Connexity

PyPI Publishing Setup

PyPI Publishing Setup

This document covers the one-time setup required to enable automated publishing of the connexity-cli package to PyPI.

Overview

The publishing pipeline uses two GitHub Actions workflows:

  1. Release Please (.github/workflows/release-please.yml) — Watches merges to main that touch backend/cli/ or the root pyproject.toml. Automatically opens and maintains a Release PR with changelog and version bumps. When merged, creates a git tag and GitHub Release.

  2. Publish to PyPI (.github/workflows/publish-pypi.yml) — Triggered by cli-v* tags (component-prefixed so they don't collide with the platform's plain v* tags). Builds the wheel, validates it, publishes to PyPI via Trusted Publisher (OIDC), and runs a post-publish smoke test.

Tag namespaces in this repo

  • cli-vX.Y.Z — CLI package release (this doc)
  • vX.Y.Z — platform release, see platform-releases.md
  • v0.1.0 (no prefix) — historical CLI release predating the namespace split; do not reuse.

One-Time Setup: PyPI Trusted Publisher

Trusted Publishers use OpenID Connect (OIDC) so the GitHub Actions workflow can publish to PyPI without storing API tokens as secrets.

Steps

  1. Go to pypi.org and log in (or create an account).

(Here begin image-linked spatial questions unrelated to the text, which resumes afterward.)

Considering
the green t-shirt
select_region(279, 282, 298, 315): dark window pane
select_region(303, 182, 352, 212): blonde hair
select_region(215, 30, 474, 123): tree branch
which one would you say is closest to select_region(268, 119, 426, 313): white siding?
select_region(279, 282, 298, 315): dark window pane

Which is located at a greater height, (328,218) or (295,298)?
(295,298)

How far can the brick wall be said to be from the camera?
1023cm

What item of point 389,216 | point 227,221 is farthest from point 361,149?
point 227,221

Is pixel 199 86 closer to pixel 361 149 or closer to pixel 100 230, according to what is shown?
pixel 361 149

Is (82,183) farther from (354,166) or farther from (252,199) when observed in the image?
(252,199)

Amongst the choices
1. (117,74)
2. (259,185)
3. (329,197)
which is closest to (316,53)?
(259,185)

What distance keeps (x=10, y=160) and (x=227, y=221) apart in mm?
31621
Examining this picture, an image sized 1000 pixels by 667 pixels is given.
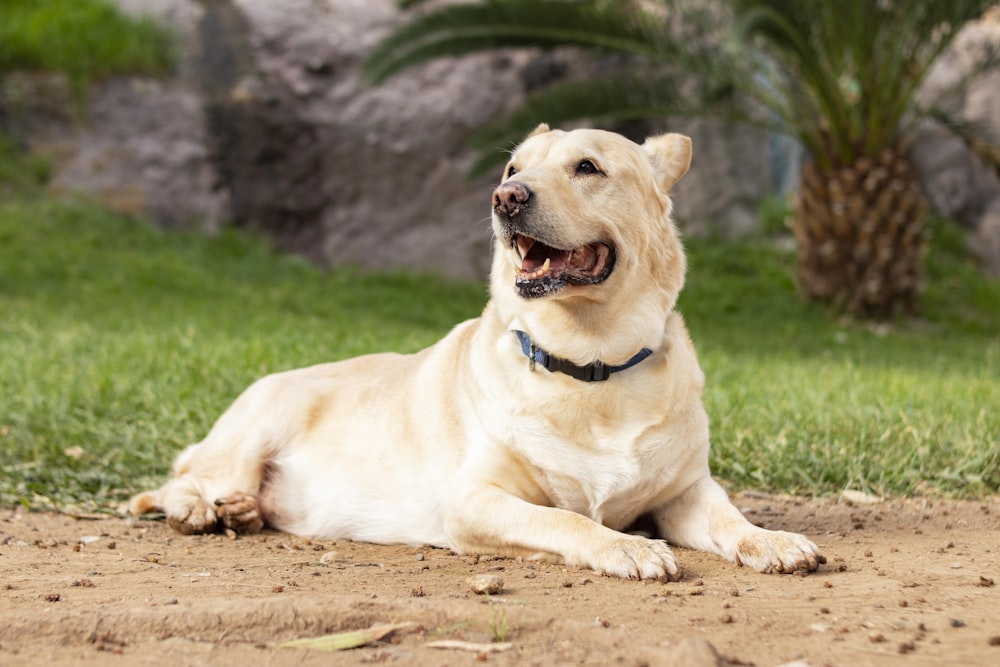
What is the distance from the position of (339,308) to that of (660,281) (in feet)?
23.3

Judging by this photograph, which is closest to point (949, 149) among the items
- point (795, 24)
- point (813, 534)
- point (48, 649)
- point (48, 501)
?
point (795, 24)

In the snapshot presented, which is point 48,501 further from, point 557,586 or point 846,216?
point 846,216

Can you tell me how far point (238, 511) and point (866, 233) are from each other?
8200 millimetres

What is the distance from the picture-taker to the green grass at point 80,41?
12805 millimetres

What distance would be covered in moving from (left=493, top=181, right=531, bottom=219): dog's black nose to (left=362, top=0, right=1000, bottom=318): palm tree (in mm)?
6564

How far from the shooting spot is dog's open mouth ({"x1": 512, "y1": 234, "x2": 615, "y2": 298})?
132 inches

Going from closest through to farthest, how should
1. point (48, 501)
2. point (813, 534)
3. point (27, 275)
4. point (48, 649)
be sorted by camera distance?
point (48, 649)
point (813, 534)
point (48, 501)
point (27, 275)

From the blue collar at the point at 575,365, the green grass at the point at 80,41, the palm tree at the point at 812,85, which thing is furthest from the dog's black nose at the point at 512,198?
the green grass at the point at 80,41

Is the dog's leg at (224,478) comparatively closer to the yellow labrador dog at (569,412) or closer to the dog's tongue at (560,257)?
the yellow labrador dog at (569,412)

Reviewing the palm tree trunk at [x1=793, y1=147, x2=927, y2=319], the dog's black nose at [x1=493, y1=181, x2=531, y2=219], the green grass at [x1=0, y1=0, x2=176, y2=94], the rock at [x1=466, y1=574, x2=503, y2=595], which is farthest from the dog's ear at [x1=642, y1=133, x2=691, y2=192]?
the green grass at [x1=0, y1=0, x2=176, y2=94]

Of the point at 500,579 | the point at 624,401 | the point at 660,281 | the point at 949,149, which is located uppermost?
the point at 949,149

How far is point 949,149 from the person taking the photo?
14.4 metres

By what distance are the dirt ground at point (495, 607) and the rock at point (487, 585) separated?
0.04 metres

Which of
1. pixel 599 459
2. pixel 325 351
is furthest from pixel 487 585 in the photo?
pixel 325 351
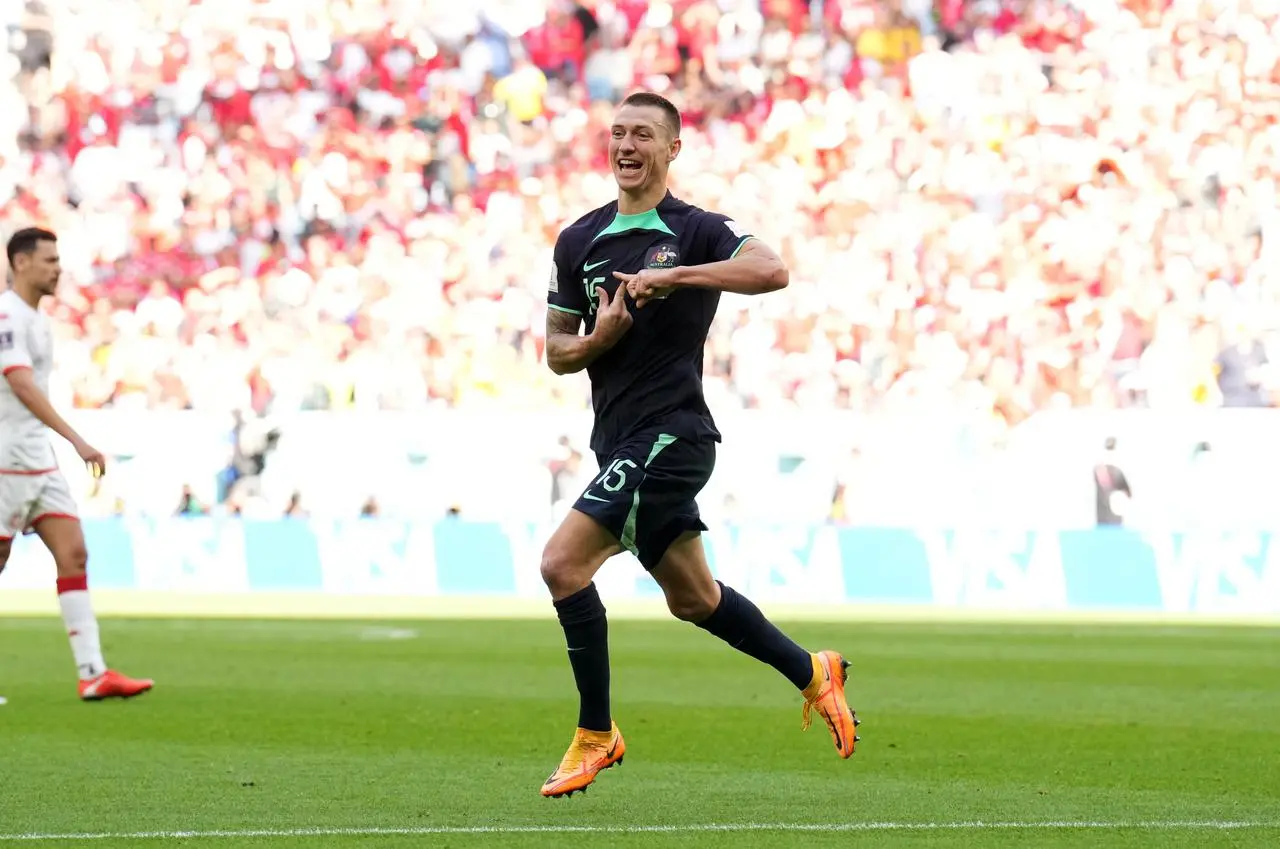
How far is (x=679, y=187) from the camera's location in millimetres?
24438

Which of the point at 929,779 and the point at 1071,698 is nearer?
the point at 929,779

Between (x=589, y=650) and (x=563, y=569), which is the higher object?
(x=563, y=569)

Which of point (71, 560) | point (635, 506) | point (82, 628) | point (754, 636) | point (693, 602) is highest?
point (635, 506)

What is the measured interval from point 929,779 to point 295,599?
14.3 meters

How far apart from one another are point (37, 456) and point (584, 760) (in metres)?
4.77

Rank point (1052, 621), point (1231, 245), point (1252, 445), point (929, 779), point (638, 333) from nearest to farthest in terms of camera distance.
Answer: point (638, 333) → point (929, 779) → point (1052, 621) → point (1252, 445) → point (1231, 245)

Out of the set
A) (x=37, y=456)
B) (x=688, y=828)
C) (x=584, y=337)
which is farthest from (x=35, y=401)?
(x=688, y=828)

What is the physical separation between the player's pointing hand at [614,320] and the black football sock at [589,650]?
2.63 ft

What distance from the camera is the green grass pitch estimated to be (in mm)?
5910

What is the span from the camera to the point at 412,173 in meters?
25.5

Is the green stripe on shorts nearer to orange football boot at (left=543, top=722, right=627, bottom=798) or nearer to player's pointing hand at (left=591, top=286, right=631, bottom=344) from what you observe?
player's pointing hand at (left=591, top=286, right=631, bottom=344)

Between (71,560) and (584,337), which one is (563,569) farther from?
(71,560)

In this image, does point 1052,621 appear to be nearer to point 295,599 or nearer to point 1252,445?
point 1252,445

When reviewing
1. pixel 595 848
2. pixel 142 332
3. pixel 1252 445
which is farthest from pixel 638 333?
pixel 142 332
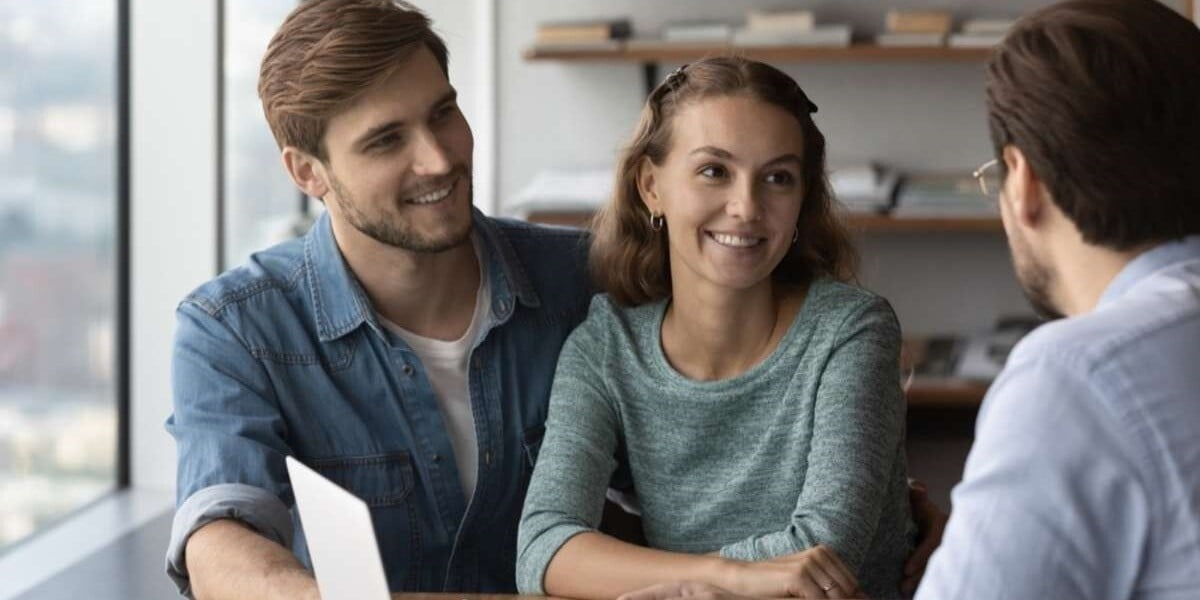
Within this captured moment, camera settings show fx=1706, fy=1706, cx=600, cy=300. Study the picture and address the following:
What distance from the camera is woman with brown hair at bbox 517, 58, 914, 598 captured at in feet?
5.90

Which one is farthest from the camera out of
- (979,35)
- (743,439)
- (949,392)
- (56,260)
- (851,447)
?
(979,35)

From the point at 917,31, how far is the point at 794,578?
8.07ft

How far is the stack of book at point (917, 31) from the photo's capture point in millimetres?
3836

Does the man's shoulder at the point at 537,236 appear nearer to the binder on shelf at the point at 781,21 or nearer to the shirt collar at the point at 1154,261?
the shirt collar at the point at 1154,261

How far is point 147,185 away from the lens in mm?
3852

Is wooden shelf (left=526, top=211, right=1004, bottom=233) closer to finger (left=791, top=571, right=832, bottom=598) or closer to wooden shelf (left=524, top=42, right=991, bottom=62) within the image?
wooden shelf (left=524, top=42, right=991, bottom=62)

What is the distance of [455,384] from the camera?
207cm

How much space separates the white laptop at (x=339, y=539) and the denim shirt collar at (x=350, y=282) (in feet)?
2.17

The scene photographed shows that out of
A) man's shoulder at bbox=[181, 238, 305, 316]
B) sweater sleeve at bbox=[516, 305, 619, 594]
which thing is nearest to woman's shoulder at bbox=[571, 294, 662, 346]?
sweater sleeve at bbox=[516, 305, 619, 594]

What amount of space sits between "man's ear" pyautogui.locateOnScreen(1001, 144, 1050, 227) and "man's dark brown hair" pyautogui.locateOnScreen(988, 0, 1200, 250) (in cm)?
1

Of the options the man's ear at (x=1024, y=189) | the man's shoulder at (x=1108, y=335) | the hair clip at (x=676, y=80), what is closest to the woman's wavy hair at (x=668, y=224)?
the hair clip at (x=676, y=80)

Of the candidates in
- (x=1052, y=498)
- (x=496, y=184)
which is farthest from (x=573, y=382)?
(x=496, y=184)

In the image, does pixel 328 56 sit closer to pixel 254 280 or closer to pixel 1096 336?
pixel 254 280

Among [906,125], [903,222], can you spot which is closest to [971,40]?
[906,125]
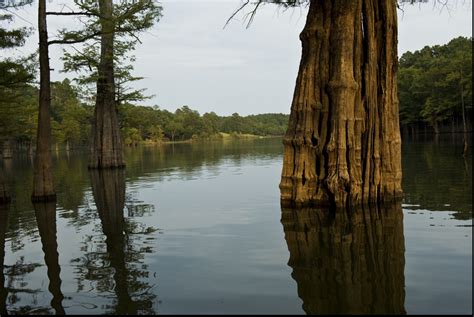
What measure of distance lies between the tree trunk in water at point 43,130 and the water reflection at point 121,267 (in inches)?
139

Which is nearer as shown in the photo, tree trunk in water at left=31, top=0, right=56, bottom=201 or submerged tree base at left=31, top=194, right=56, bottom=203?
tree trunk in water at left=31, top=0, right=56, bottom=201

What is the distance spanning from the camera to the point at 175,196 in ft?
53.6

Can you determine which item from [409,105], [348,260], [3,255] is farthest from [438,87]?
[3,255]

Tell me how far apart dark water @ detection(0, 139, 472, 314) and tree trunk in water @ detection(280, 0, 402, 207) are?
2.58ft

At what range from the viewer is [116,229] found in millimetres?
10367

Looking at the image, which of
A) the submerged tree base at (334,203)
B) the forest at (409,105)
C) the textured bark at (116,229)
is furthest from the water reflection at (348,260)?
the forest at (409,105)

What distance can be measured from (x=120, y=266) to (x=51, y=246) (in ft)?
8.15

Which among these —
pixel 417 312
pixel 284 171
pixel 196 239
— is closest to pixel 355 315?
pixel 417 312

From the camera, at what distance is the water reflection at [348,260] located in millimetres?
5215

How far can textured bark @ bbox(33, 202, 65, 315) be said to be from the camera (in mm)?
5844

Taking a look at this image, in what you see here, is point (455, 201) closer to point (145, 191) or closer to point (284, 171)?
point (284, 171)

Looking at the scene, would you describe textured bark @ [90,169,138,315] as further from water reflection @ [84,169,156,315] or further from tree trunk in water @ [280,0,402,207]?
tree trunk in water @ [280,0,402,207]

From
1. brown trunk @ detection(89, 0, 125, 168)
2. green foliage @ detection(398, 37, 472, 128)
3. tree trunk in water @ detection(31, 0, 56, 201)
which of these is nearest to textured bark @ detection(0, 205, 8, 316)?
tree trunk in water @ detection(31, 0, 56, 201)

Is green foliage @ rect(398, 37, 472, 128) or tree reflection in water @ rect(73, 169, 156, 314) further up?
green foliage @ rect(398, 37, 472, 128)
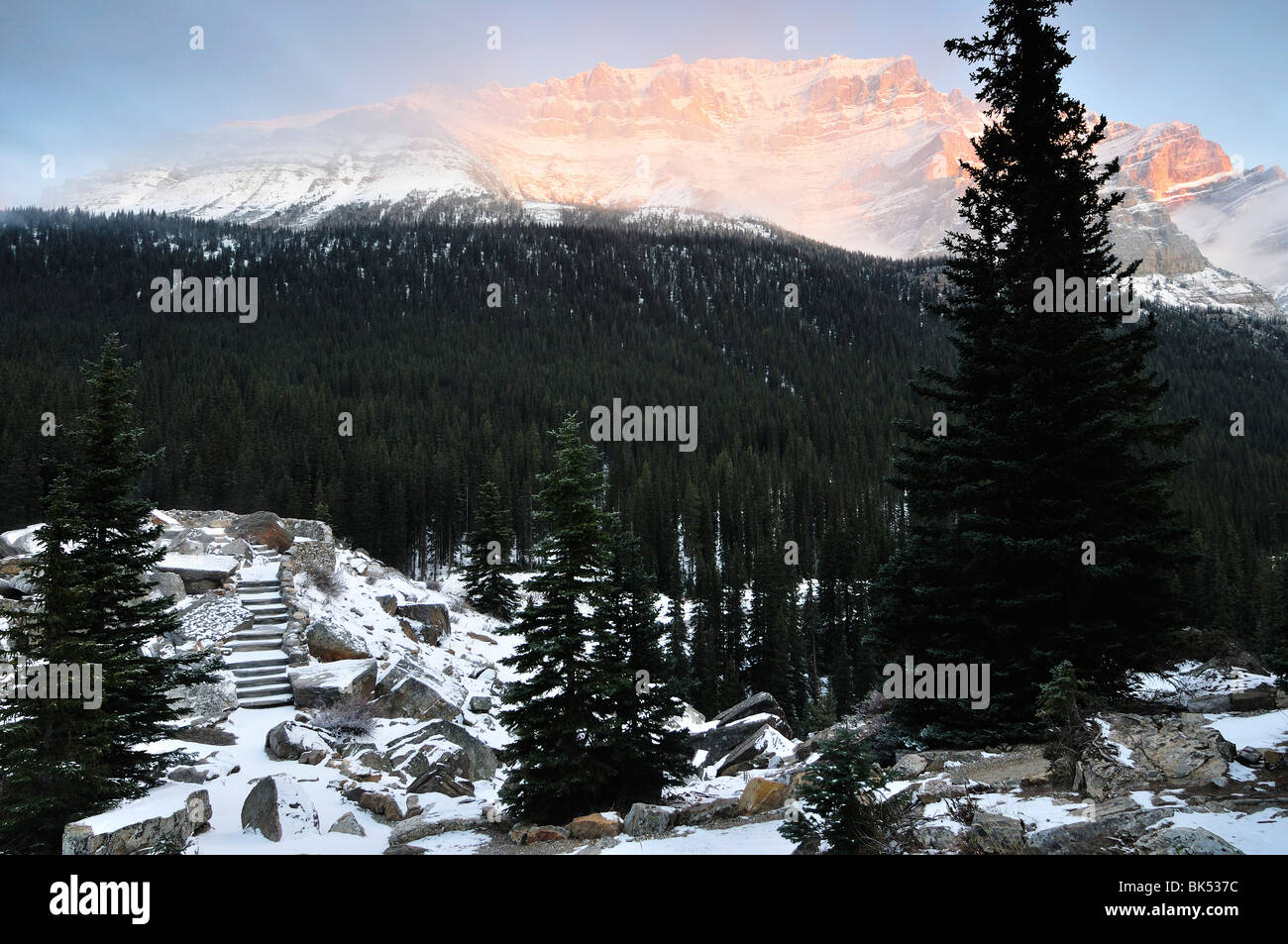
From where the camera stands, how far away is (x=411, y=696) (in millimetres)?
24516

  2. For a new package (first-ever publish):

    • Go to https://pypi.org/manage/account/publishing/
    • Under "Add a new pending publisher", fill in:
      • PyPI project name: connexity-cli
      • Owner: Connexity-AI
      • Repository: connexity
      • Workflow name: publish-pypi.yml
      • Environment name: pypi
    • Click "Add"
  3. For an existing package (already uploaded at least once):

GitHub Environment Setup

The publish workflow references a GitHub environment called pypi. Create it:

  1. Go to https://github.com/Connexity-AI/connexity/settings/environments
  2. Click "New environment"
  3. Name it pypi
  4. Optionally add deployment protection rules (e.g., required reviewers)
  5. Save

No secrets need to be added to this environment — OIDC handles authentication.

How Releases Work

Day-to-Day Development

Use Conventional Commits for changes to the CLI:

feat(cli): add compare command
fix(cli): handle timeout in SSE streaming
docs(cli): update usage examples
perf(cli): reduce polling interval overhead

Commits that don't match these patterns (or don't touch backend/cli/) are ignored by Release Please.

Release Flow

1. Merge PRs to main
   └── (Release Please detects changes to backend/cli/)
2. Release Please creates/updates a "Release PR"
   └── Contains: version bump in pyproject.toml, backend/cli/CHANGELOG.md updates
3. Developer reviews and merges the Release PR
   └── Release Please creates git tag (cli-v0.2.0) and GitHub Release
4. Tag push triggers publish-pypi.yml
   └── Build → Pre-publish validation → Publish → Post-publish smoke test
5. pip install connexity-cli gets the new version

Where the changelog lives

  • In the repo: backend/cli/CHANGELOG.md — release-please writes to it on every Release PR.
  • On GitHub: the Releases page auto-mirrors each Release PR's CHANGELOG entry.
  • On PyPI: PyPI does not natively render per-release changelogs. The [project.urls] section in pyproject.toml exposes Changelog and Releases links in the project's PyPI sidebar — clicking them sends users to the locations above.

Manual Override

If you need to publish outside the Release Please flow:

# Bump version in pyproject.toml manually, then:
git add pyproject.toml
git commit -m "chore: release 0.3.0"
git tag cli-v0.3.0
git push && git push --tags

Verifying a Release

After a publish completes:

# Check the version on PyPI
pip install connexity-cli==<version>
connexity-cli --version
 
# Check the GitHub Release
gh release view cli-v<version>

Troubleshooting

"Trusted publisher not configured"

The OIDC publisher on pypi.org hasn't been set up, or the workflow name / environment name doesn't match. Double-check the values in the PyPI publisher config match exactly: workflow publish-pypi.yml, environment pypi.

Pre-publish validation fails

The built wheel includes dependencies it shouldn't (FastAPI, SQLModel, etc.). Check that the top-level pyproject.toml only lists CLI dependencies and that [tool.hatch.build.targets.wheel] only includes backend/cli.

Post-publish smoke test fails

PyPI propagation can take up to a minute. The workflow waits 30 seconds by default. If this is consistently failing, increase the sleep duration in the workflow.